----- TRECHO SELECIONADO

Não me parece que o presidente Campos Neto esteja vendo isso com naturalidade?
Essas fricções na política são naturais, acontecem. Na ciência política isso é chamado de ‘Sistema de Freios e Contrapesos’ (check and balances). Uma declaração aqui e acolá em tom mais alto. Os economistas que estão no entorno do presidente Lula entendem que não precisa de independência do BC. Mas o Congresso decidiu pela autonomia.
Mas qual a medida que pode ajudar a desatar esse nó?
Um conjunto de ações na área fiscal a começar pelo desenho das regras fiscais. O teto (regra que atrela o crescimento das despesas à inflação) foi muito desfigurado. O teto não vai servir para nada em 2023. Precisa ter um ajuste fiscal e uma regra civilizada.
Como avalia o cenário fiscal para 2023, após o anúncio do plano de ajuste fiscal do ministro Haddad?
Das medidas anunciadas, a minha conta é que ele tenha cerca de R$ 100 bilhões para ajudar no resultado deste ano. O problema é que o buraco fiscal para 2023 é muito grande. As contas preliminares que estamos fazendo aqui na Warren mostram que o déficit do governo central deve fechar esse ano em torno de R$ 120 bilhões. Pode ser mais, porque há uma série de riscos, como por exemplo, as compensações para os Estados das perdas do ICMS e o piso da enfermagem.

----------
----- ENTRADAS DO CONJUNTO

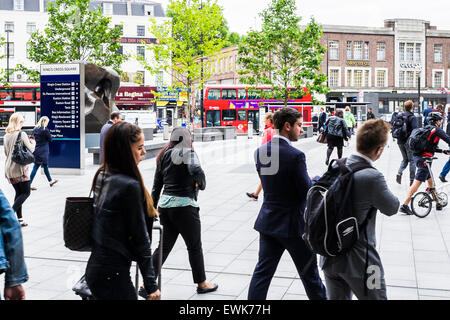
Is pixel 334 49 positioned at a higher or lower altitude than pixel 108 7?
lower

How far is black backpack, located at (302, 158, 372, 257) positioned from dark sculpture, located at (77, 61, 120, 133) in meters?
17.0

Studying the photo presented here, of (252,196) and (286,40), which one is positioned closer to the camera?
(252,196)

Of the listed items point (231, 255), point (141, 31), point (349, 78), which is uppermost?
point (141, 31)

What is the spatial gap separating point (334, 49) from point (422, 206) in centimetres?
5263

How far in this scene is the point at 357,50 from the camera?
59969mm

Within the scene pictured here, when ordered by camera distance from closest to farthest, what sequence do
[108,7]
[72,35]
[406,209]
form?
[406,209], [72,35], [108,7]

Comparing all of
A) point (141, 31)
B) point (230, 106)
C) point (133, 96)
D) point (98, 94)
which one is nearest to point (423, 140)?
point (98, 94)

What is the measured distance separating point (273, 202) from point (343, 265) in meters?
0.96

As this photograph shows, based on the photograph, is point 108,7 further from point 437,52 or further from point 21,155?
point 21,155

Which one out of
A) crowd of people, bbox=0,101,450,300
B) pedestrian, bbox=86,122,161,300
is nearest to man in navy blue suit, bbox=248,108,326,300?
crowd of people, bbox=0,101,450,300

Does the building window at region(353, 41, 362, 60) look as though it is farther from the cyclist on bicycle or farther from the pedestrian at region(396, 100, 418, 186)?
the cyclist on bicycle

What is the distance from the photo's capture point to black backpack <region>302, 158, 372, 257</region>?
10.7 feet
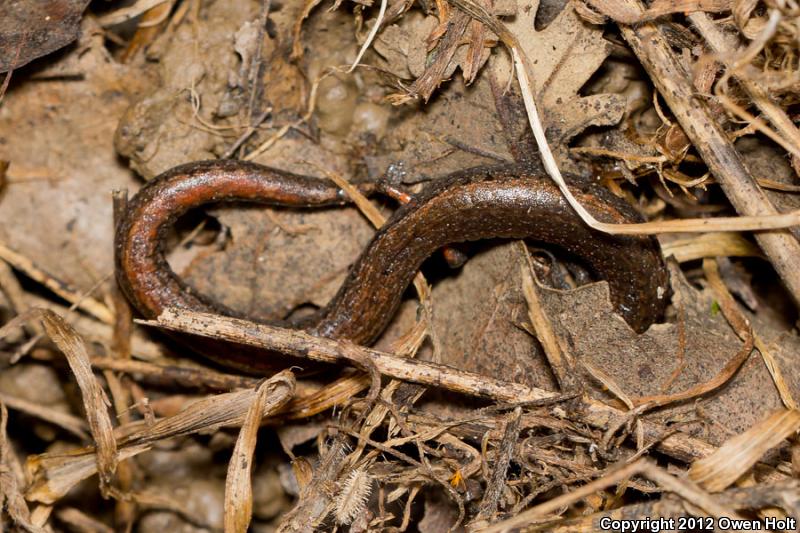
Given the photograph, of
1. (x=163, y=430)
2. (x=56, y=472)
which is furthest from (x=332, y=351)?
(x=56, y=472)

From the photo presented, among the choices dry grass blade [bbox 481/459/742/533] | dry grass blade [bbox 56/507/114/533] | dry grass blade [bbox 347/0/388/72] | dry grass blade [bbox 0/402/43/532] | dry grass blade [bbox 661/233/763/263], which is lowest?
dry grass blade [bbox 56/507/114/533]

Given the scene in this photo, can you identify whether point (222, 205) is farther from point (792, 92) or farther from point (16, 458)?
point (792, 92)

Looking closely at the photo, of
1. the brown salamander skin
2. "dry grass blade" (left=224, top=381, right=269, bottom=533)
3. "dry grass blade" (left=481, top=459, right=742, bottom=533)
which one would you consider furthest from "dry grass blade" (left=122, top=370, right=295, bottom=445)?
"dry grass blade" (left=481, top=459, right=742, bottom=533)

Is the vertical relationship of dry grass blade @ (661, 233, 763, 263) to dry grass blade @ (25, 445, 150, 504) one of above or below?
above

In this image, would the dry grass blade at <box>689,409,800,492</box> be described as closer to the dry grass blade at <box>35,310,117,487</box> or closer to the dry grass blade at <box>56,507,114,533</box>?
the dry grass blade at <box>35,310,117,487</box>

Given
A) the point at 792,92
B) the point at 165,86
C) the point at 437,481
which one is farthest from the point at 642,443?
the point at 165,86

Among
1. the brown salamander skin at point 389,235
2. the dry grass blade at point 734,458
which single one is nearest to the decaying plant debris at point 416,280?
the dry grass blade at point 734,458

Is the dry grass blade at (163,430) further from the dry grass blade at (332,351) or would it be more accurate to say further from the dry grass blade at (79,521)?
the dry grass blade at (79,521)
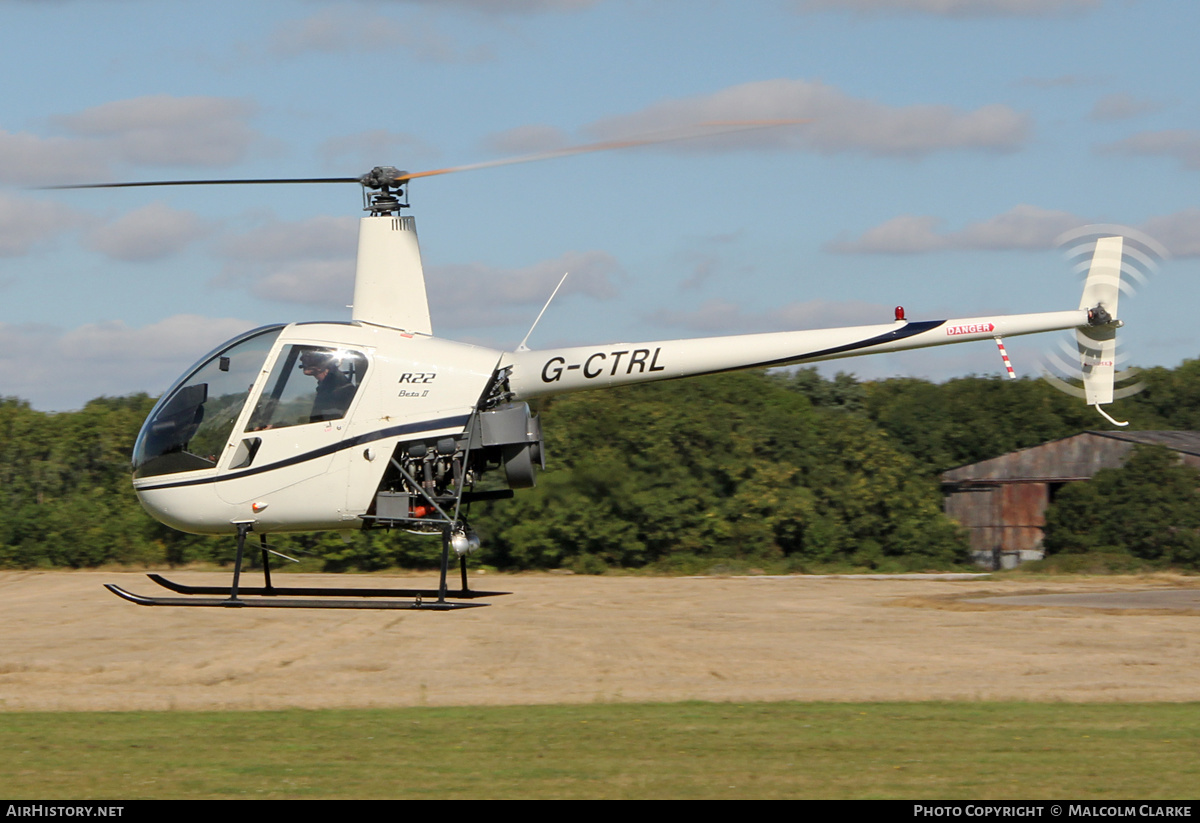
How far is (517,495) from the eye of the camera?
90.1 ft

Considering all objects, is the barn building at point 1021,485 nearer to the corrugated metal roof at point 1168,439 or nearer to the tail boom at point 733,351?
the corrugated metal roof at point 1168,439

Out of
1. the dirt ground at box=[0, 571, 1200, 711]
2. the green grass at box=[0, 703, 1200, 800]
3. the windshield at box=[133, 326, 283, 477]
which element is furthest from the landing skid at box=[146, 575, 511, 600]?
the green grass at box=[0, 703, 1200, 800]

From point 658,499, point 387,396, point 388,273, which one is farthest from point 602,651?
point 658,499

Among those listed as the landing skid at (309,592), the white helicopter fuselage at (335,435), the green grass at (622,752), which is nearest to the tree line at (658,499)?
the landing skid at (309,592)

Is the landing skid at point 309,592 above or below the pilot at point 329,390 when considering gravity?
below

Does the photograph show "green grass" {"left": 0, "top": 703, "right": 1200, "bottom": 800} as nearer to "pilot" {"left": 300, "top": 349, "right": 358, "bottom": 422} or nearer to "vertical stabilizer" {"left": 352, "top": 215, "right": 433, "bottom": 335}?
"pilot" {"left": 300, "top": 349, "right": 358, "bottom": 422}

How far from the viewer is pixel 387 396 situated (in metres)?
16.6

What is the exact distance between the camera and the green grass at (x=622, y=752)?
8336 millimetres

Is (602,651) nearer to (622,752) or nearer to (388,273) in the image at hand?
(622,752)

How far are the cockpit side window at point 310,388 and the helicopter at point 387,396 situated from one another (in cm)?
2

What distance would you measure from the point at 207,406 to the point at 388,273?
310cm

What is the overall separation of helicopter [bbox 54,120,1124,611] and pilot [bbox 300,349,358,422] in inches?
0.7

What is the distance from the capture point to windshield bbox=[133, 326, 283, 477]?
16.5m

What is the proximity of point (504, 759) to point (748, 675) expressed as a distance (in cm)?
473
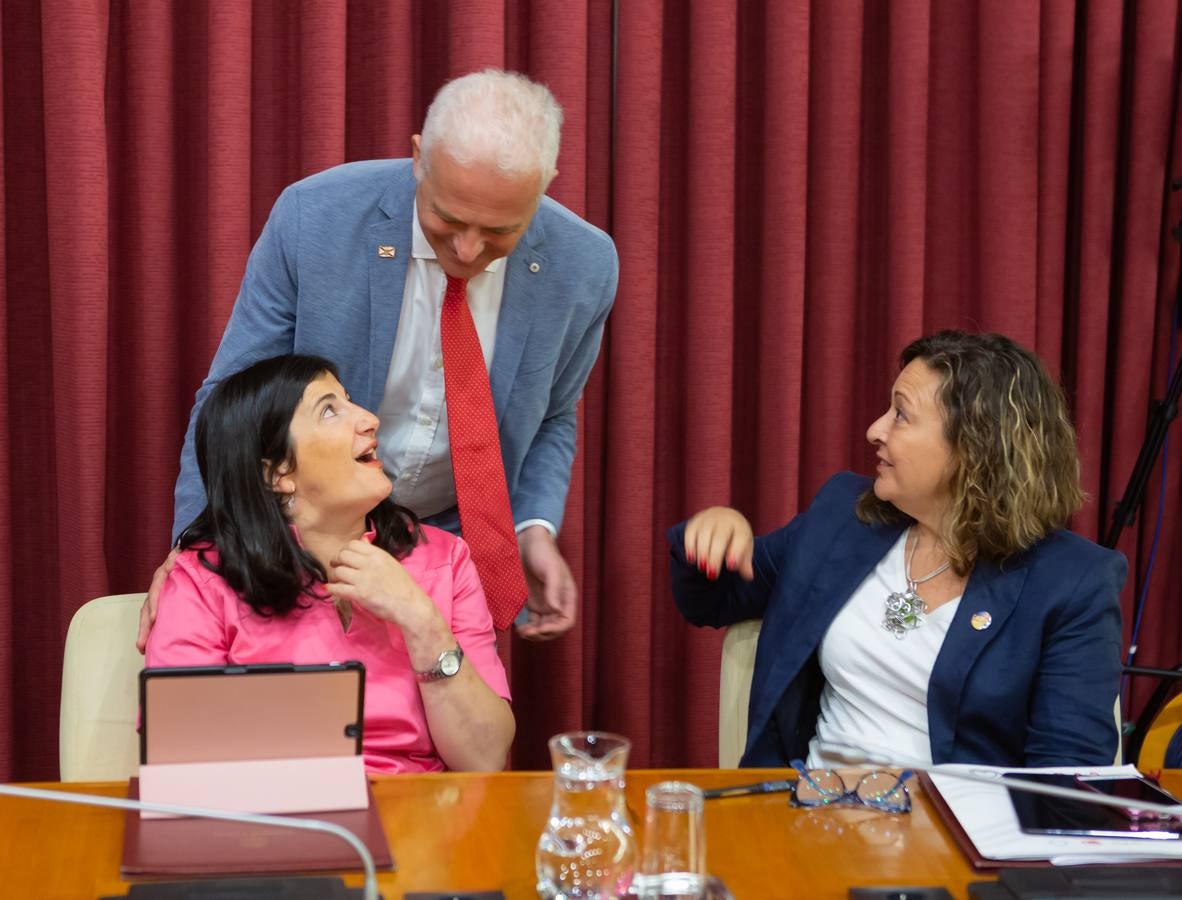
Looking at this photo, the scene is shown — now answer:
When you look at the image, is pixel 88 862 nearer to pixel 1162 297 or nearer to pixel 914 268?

----------

TAREFA PROPOSTA:
Leve adiante o trecho da entrevista sobre política fiscal, começando logo após a última frase apresentada. As entradas são um material à parte, independente do trecho da entrevista sobre política fiscal.

RESPOSTA:
O que está a favor do governo?
A projeção de receita no Orçamento de R$ 2,257 trilhões está muito subestimada. O ministro Haddad tem razão nisso. Se projetarmos um PIB crescendo em torno de 0,8% do PIB e uma inflação de 5,5%, a arrecadação pode ficar próxima de R$ 2,390 trilhões. Isso é importante. Não é uma grande folga, mas é uma receita melhor do que está na lei orçamentária. Mas este ano será de déficit e de crescimento da dívida pública. Isso já está contratado.
Qual a razão?
Por causa da taxa de juros. O juro real do Brasil hoje é muito maior do que era ao final de 2020. Esse juro mais alto leva a praticamente 100% de certeza de que a dívida vai aumentar em 2023 e muito provavelmente em 2024. Se vai ter déficit e dívida crescendo, é urgente que se apresente um plano de médio prazo. Precisamos saber qual é o conjunto de medidas para voltar a equilibrar a relação entre a dívida pública e PIB. Veja bem, não é equilibrar o orçamento, mas essa relação. Torna-se muito relevante, portanto, a magnitude do crescimento, que dependerá do maior ou menor esforço fiscal.
As medidas anunciadas são pontuais e o Congresso fala em mudanças. Quais os riscos no curto prazo?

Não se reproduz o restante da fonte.